Wednesday, April 25, 2018

On Universal FanCon


Guys, I am really sad and mad right now about Universal FanCon. I hadn't heard of it before it was postposed/cancelled one week before it was to occur, but seeing tweets from so many people who were planning to go was heartbreaking. So many artists and vendors losing their first shot at sales/networking and cosplayers and other attendees who never felt accepted at other cons losing a safe space for geeking out. 

I'm proud to be an exhibitor and co-creator of the Manga Reading Lounge at Anime Detour and my July staycation at Convergence is a highlight of my year. I can't imagine having an experience like that taken away so suddenly. 

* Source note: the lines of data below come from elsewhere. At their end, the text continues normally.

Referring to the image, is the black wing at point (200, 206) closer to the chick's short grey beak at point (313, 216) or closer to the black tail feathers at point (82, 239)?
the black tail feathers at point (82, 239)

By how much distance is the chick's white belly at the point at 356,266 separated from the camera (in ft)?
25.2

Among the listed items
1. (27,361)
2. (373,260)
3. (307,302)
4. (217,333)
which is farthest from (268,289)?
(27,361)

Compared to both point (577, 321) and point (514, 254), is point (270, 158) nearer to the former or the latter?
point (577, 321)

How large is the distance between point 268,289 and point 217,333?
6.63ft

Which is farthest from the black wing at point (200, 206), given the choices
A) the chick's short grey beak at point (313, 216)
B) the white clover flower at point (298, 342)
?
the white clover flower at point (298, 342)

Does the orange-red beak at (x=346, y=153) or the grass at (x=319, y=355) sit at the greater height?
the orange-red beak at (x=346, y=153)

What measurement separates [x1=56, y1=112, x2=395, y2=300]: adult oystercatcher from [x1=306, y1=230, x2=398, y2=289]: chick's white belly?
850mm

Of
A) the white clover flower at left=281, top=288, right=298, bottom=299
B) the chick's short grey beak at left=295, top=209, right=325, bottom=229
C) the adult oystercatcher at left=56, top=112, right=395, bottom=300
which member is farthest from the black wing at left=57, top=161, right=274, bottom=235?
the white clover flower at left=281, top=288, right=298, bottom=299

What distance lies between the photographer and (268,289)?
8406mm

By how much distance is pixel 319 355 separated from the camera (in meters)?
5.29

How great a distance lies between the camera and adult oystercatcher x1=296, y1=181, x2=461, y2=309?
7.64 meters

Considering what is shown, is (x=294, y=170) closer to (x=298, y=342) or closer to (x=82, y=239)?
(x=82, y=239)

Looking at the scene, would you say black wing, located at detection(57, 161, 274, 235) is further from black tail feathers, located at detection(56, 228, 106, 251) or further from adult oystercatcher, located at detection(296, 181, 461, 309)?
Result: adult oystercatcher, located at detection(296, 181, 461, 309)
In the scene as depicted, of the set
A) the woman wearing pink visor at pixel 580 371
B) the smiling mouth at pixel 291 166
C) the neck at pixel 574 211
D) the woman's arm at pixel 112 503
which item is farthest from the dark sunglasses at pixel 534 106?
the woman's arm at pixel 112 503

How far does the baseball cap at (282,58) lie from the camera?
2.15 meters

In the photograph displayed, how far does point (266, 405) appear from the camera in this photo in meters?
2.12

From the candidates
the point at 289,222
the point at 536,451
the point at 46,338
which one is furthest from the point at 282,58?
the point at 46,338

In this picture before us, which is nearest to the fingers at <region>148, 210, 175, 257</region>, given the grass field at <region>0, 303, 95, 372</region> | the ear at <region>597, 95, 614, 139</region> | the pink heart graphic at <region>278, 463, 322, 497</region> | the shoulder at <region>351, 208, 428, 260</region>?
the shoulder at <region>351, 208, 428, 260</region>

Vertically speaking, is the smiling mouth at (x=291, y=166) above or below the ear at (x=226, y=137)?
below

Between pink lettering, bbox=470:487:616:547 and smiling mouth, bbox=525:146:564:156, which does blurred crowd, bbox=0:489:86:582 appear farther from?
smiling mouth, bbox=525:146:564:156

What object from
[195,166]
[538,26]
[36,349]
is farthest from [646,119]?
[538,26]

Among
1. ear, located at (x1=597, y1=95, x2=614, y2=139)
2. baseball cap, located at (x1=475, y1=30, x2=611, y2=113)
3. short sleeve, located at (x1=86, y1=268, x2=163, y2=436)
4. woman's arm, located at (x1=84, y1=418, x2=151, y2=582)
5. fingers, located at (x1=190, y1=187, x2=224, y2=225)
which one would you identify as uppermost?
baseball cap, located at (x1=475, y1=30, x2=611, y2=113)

The other sad thing is, it might not have failed if the founders hadn't 1) tried to make their first con some huge, money-making endeavor when most cons barely break even, 2) failed to vet one co-founder who had been involved in failed cons before, and 3) they had asked for help from experienced con people. The Twitter conversation made it clear that there was a deep bench of experienced con administrators who would have been happy to help. I'm not one myself, but my limited experience creating a miniature library con tells me that it's a very complex endeavor with a lot of moving parts that requires constant back-and-forth communication, not just asking Starbucks to donate stuff at the last minute. 



WHAT WE CAN DO TO MAKE THINGS BETTER:
  • Support your local, volunteer-staffed con. Unless you are super into getting celebrities to sign stuff, skip those traveling things Alexandra Erin calls "autograph mills". Local cons are way more fun, you have more input in their content & policies, plus it gives volunteers/staff more experience to start more cons to fit your interests. 
  • If your local con sucks, start your own, but start small. Comic-Con wasn't built in one day
  • Make your con safe for diverse attendees. Ask them what policies would help them enjoy the con. Have diverse panels and panelists. Ban harassers. 
  • Attract and mentor diverse con volunteers and employees. Then, they can learn and start their own cons. Geek culture is big, we can have cons for everybody. 
  • Don't be a dick. Don't tell a marginalized person they "aren't allowed" to cosplay as someone.
  • Give these artists some money. They lost a major source of income, so support them if you can. 
  • Attend this pop-up convention. if you can afford it and are near Baltimore, attend this mini-convention for people who were coming to FanCon.
  • Make your Con transit-accessible. Not everyone can drive or has a car, and some people may fly or bus in. I'm looking at you, Con of the North!

1 comment:

JethSeux said...

You tell em Sweetie, why have a Con if people can't get there!!